## DATASET EXCERPTS
-- Opening Marker --

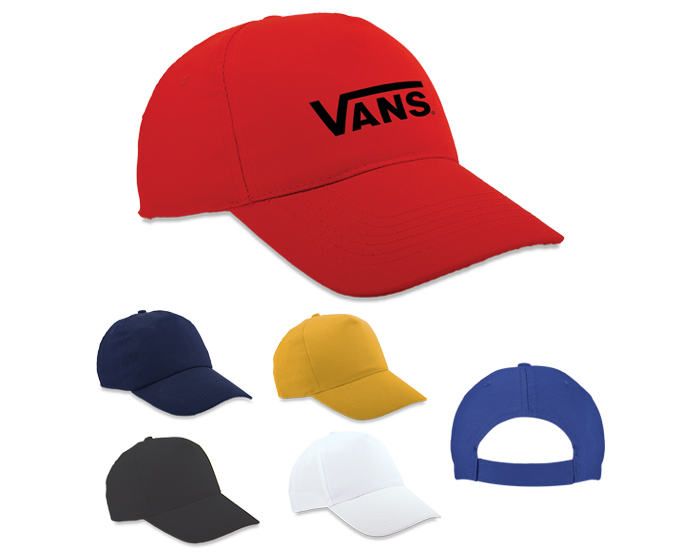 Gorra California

-- Closing Marker --
-- Opening Marker --

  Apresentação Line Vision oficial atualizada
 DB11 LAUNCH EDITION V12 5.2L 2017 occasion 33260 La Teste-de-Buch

-- Closing Marker --
-- Opening Marker --

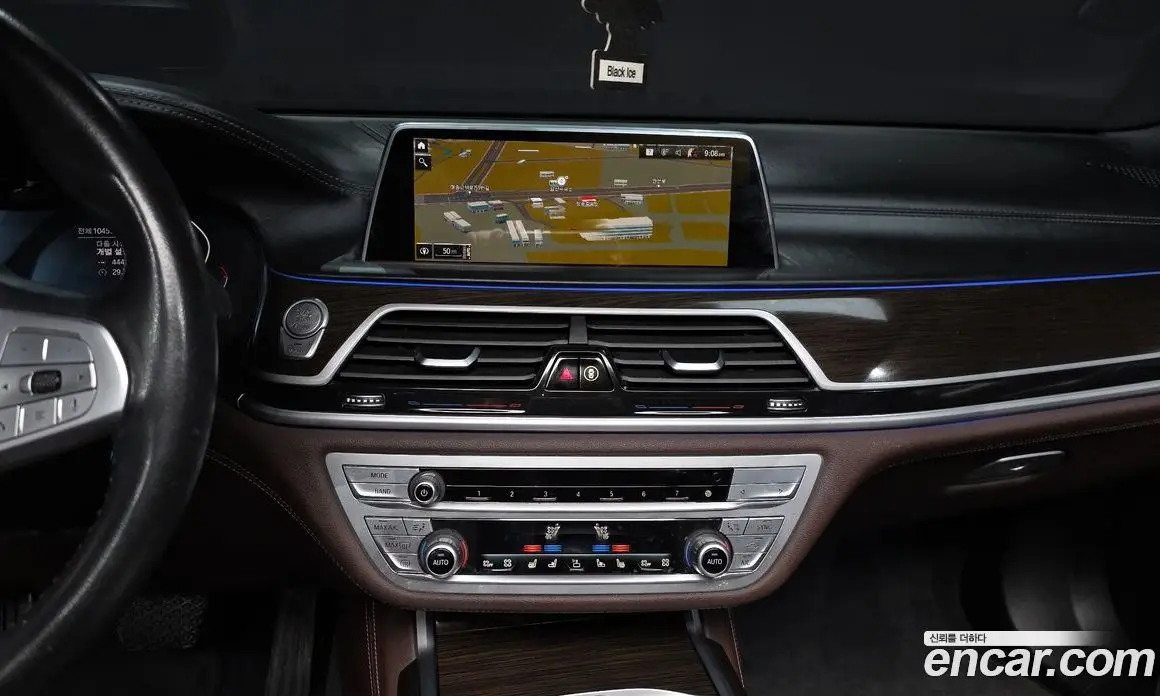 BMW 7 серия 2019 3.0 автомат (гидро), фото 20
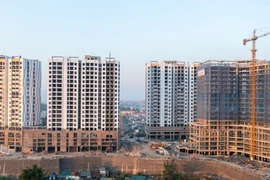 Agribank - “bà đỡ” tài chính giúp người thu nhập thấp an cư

-- Closing Marker --

## TASK REQUIREMENTS
Return the entries that begin with the line containing "Apresentação Line Vision oficial atualizada" and end with the line containing "DB11 LAUNCH EDITION", both included, reproducing each one unchanged.

## RESULT FOR THIS TASK
  Apresentação Line Vision oficial atualizada
 DB11 LAUNCH EDITION V12 5.2L 2017 occasion 33260 La Teste-de-Buch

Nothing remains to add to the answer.